Culture secretary Andy Burnham has signalled today that the Government is unlikely to allow product placement in British television shows as part of its implementation of a new European Union directive.
The government is obliged to consider product placement as part of the EU’s Audio Visual Media Services Directive, which allows EU member states to make individual decisions on whether or not they allow product placement.
A UK consultation on the issue is set to get underway this summer and the government is due to give its final response next year.
However, in a speech to the Department for Culture, Media and Sport’s cross-industry Convergence Think Tank today, Burnham said the UK government would be against product placement, which he claimed would “contaminate” British TV programmes.
“There is a risk that product placement exacerbates this decline in trust [in television], and contaminates our programmes. There is a risk that, at the very moment when television needs to do all it can to show it can be trusted, that we elide the distinction between programmes and adverts,” he said.

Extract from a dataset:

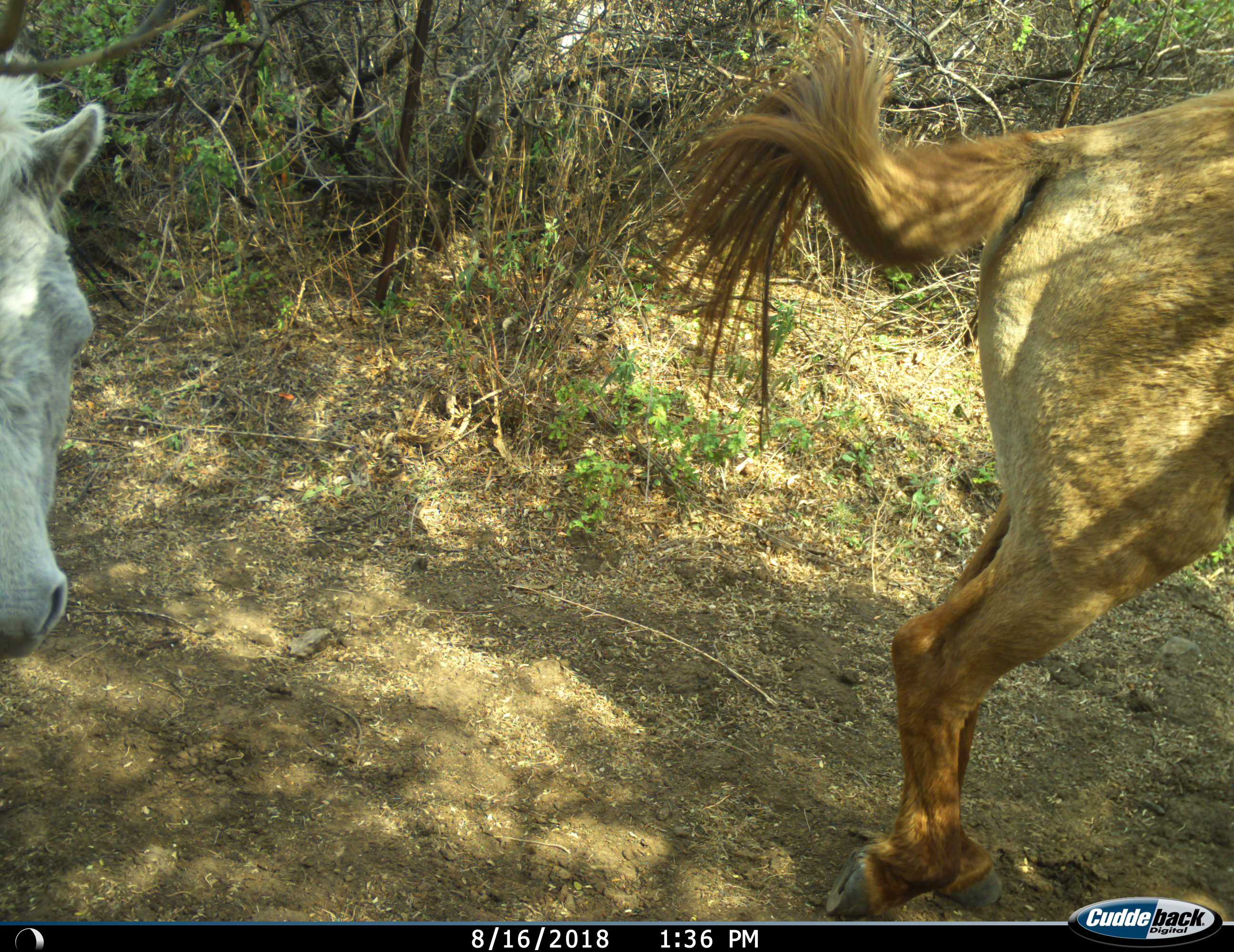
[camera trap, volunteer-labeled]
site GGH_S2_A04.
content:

Burnham added: “As a viewer, I don’t want to feel the script has been written by the commercial marketing director. If Jim Royle gets out of his chair for a Kit Kat, I want to think, ‘he fancies a Kit Kat’ - not, ‘Kit Kat my arse!’. If I thought it was because someone has paid for him to eat one it would change the way I felt about the programme.”
The culture secretary admitted he could see the “benefits of product placement”.
But he added: “Here and now I do want to signal that I think there are some lines that we should not cross - one of which is that you can buy the space between the programmes on commercial channels, but not the space within them. British programming has an integrity that is revered around the world and I don’t think we should put that hard-won reputation up for sale.”